Mi madre se peleó contra todos los sistemas conocidos saltando de un país a otro (incluso tenía una foto con el comandante Guevara), reivindicó derechos para las mujeres que fueron convertidos en simples eslóganes políticos, perdiendo toda su credibilidad. Le pegó fuego a un banco, se ató a árboles y levantó miles de quejas y manifestaciones por la educación. Hizo todo eso y más mientras criaba a un hijo y aceptaba el hecho de que su marido la abandonara. Yo luché contra la L.O.U y, tras eso (más la experiencia heredada de mi madre), decidí que todo estaba amañado de antemano y que no valemos una mierda en esta sociedad que se llama democrática para tenernos calladitos, más o menos como decía Marcuse. Mi vida es el ejemplo: conduzco un coche, arrastrando una carrera de cinco años más una especialidad de dos, llevando de un lado para otro a un negado, pero la sociedad se dedica a recordarme que el inadaptado soy yo.

Es curioso. En estos países que estamos construyendo, poco a poco son las personas más civilizadas las echadas a un lado.

Yo quería que mi muerte fuera llorada como la de Kurt, pero no me di cuenta en aquel entonces –realmente no podía saberlo aún- que él pertenecía a una generación que sí sabía valorarlo. Yo, a nueve meses de convertirme en un treintañero, he tenido que recorrer los años noventa. Solo un siglo que tuvo dos guerras mundiales podía tener un final así de deprimente.

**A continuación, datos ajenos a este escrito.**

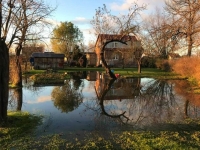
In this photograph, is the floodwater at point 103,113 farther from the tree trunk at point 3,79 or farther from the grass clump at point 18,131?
the tree trunk at point 3,79

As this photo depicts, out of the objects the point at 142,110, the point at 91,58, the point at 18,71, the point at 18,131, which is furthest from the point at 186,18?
the point at 91,58

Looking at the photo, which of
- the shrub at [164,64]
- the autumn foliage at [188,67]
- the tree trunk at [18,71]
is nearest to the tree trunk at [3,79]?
the tree trunk at [18,71]

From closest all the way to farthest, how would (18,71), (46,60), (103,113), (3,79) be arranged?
(3,79), (103,113), (18,71), (46,60)

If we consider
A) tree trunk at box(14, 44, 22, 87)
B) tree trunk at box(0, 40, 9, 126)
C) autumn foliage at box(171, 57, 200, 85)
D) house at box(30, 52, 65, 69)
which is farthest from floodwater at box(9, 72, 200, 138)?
house at box(30, 52, 65, 69)

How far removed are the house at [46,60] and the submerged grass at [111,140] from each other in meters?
36.4

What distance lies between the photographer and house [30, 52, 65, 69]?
43.2m

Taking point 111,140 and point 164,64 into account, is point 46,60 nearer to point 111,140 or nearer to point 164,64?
point 164,64

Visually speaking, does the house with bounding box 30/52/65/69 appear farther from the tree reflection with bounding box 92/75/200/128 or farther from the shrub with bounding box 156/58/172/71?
the tree reflection with bounding box 92/75/200/128

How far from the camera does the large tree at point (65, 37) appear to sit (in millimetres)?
54256

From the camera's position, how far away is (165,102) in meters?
13.5

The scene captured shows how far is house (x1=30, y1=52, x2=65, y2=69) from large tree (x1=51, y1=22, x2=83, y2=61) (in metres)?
8.64

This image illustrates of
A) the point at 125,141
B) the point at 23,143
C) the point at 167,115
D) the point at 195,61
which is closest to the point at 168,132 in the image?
the point at 125,141

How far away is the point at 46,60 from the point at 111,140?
3971 cm

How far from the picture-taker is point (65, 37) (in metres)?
56.9
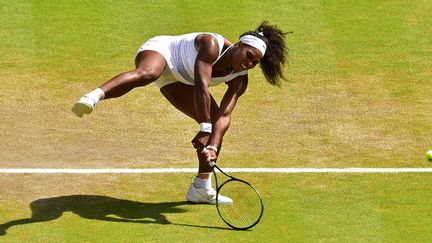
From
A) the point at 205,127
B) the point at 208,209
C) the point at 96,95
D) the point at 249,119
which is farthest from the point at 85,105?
the point at 249,119

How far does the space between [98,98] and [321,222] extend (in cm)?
272

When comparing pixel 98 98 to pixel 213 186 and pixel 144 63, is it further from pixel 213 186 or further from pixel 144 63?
pixel 213 186

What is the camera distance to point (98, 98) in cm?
1327

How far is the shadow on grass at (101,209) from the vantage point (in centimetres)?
1374

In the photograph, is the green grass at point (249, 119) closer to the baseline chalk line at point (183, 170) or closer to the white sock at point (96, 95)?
the baseline chalk line at point (183, 170)

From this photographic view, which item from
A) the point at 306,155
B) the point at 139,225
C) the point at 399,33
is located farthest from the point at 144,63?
the point at 399,33

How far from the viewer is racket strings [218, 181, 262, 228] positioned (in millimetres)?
13477

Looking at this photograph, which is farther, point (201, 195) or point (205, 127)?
point (201, 195)

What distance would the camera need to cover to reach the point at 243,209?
13648mm

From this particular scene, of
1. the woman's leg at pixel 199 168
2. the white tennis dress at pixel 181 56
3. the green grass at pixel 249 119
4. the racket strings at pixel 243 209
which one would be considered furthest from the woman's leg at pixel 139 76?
the racket strings at pixel 243 209

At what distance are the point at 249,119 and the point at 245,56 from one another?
3332 mm

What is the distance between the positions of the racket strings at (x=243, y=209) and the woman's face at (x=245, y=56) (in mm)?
1362

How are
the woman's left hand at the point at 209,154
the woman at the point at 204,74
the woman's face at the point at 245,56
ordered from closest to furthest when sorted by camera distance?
the woman's left hand at the point at 209,154 → the woman at the point at 204,74 → the woman's face at the point at 245,56

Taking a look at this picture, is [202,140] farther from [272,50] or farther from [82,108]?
[272,50]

Y si de generaciones hablamos, no sé cómo hemos podido criar a una horda tan enorme de gilipollas, malcriados, vacíos, inútiles y depresivos como la perteneciente a la de los años noventa.

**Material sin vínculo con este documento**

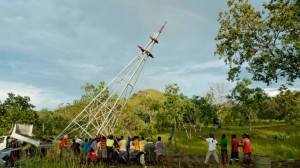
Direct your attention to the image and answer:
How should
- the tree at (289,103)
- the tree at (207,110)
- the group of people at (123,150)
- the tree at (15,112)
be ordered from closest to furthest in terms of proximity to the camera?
the group of people at (123,150) → the tree at (289,103) → the tree at (15,112) → the tree at (207,110)

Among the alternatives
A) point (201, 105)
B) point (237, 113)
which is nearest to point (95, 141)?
point (237, 113)

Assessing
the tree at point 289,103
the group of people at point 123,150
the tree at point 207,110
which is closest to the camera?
the group of people at point 123,150

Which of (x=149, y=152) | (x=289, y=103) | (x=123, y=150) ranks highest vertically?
(x=289, y=103)

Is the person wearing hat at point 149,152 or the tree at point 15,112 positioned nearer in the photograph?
the person wearing hat at point 149,152

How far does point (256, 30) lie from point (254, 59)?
81.0 inches

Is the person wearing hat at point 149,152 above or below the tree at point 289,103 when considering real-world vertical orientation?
below

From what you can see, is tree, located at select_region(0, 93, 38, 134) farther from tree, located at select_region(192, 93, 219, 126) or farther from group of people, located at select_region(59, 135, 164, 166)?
tree, located at select_region(192, 93, 219, 126)

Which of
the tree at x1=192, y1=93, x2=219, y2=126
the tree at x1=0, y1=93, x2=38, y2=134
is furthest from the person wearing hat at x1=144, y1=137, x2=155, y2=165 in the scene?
the tree at x1=192, y1=93, x2=219, y2=126

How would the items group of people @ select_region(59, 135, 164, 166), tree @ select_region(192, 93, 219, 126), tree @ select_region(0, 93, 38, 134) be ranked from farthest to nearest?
tree @ select_region(192, 93, 219, 126), tree @ select_region(0, 93, 38, 134), group of people @ select_region(59, 135, 164, 166)

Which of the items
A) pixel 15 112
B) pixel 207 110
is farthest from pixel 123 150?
pixel 207 110

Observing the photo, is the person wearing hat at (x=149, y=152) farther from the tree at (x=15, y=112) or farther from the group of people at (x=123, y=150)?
the tree at (x=15, y=112)

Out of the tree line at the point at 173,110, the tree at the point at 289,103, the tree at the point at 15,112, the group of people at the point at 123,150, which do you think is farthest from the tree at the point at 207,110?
the group of people at the point at 123,150

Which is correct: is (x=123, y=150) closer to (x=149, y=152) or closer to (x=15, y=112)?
(x=149, y=152)

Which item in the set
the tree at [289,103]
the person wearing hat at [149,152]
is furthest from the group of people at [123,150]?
the tree at [289,103]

El funeral fue bastante bullicioso. Me refiero al de mi madre. En el fondo era un personaje político importante; aunque ella lo detestara, esos cabrones lograron convertirla en un muñeco representativo. Un partido conseguía agenciársela –yuyus políticos mediante- y luego, cuando ella ponía dicho partido a parir, ellos aparecían en televisión dándole la razón y prometiendo cambios. Al día siguiente comenzaban con sus bombas de humo mientras hacían como que solucionaban algo. Creo que mi madre murió al comprender que habían logrado convertirla en publicidad.

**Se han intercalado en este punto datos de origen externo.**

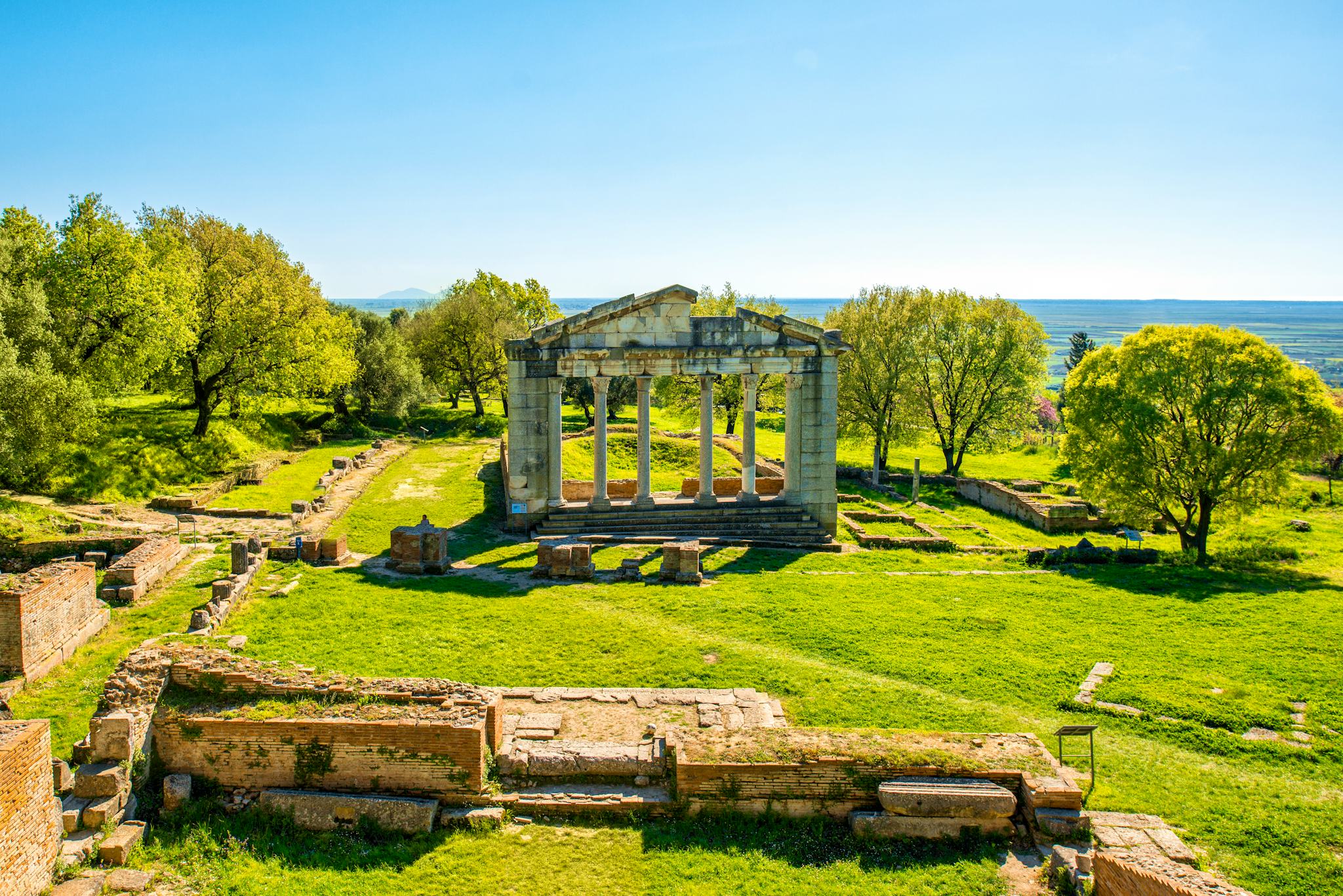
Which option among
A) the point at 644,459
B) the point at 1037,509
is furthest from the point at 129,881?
the point at 1037,509

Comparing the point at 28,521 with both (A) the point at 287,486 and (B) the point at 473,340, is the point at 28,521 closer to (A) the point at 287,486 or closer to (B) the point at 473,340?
(A) the point at 287,486

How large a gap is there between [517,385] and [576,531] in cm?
557

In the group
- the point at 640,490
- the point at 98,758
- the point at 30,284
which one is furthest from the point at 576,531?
the point at 30,284

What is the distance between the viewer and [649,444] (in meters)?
30.3

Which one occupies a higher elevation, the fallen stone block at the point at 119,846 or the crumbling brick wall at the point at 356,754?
the crumbling brick wall at the point at 356,754

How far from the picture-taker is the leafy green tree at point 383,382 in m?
57.2

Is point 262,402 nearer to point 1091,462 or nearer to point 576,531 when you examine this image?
point 576,531

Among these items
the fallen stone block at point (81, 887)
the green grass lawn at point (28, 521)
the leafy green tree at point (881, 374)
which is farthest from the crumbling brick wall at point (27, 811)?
the leafy green tree at point (881, 374)

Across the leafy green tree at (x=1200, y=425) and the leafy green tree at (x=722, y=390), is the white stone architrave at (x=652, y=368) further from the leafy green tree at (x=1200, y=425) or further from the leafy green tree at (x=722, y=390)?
the leafy green tree at (x=722, y=390)

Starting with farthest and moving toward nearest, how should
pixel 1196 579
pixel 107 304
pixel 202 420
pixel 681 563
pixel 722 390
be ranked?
pixel 722 390
pixel 202 420
pixel 107 304
pixel 1196 579
pixel 681 563

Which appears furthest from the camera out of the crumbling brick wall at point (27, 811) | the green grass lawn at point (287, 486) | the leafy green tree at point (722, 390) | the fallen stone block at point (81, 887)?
the leafy green tree at point (722, 390)

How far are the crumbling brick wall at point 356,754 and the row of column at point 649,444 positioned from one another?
1686cm

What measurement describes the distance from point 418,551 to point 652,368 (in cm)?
1037

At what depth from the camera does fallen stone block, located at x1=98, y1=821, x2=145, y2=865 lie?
11.8 meters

Lo dicho, te absorben, te asimilan y te desechan.

Un hombre y una mujer de unos sesenta años y que decían ser mis tíos se hicieron cargo de mí. La verdad es que se lo puse fácil a ellos y ellos me lo pusieron fácil a mí. Francisco y Rosa, así se llamaban, se preocupaban de que comiera y vistiera bien y yo de no molestarlos evitando estar en la misma habitación que ellos. Al cumplir los dieciocho años, y con un trabajo como repartidor de prensa como aval, hice mi bolsa de viaje –una reliquia de piel heredada de mi madre y tan llena de parches de distintos países que mareaba- y me largué sin decir ni adiós. Aún hoy no he vuelto a saber nada de ellos.

Al día siguiente, y como todos los 8 de abril desde 1995, visité la tumba de mi madre en el cementerio y me marché de la ciudad en autobús. Pensaba volver a aquel cementerio al año siguiente, como había hecho siempre, pero la suerte quiso que hasta cinco años después no pudiera hacerlo.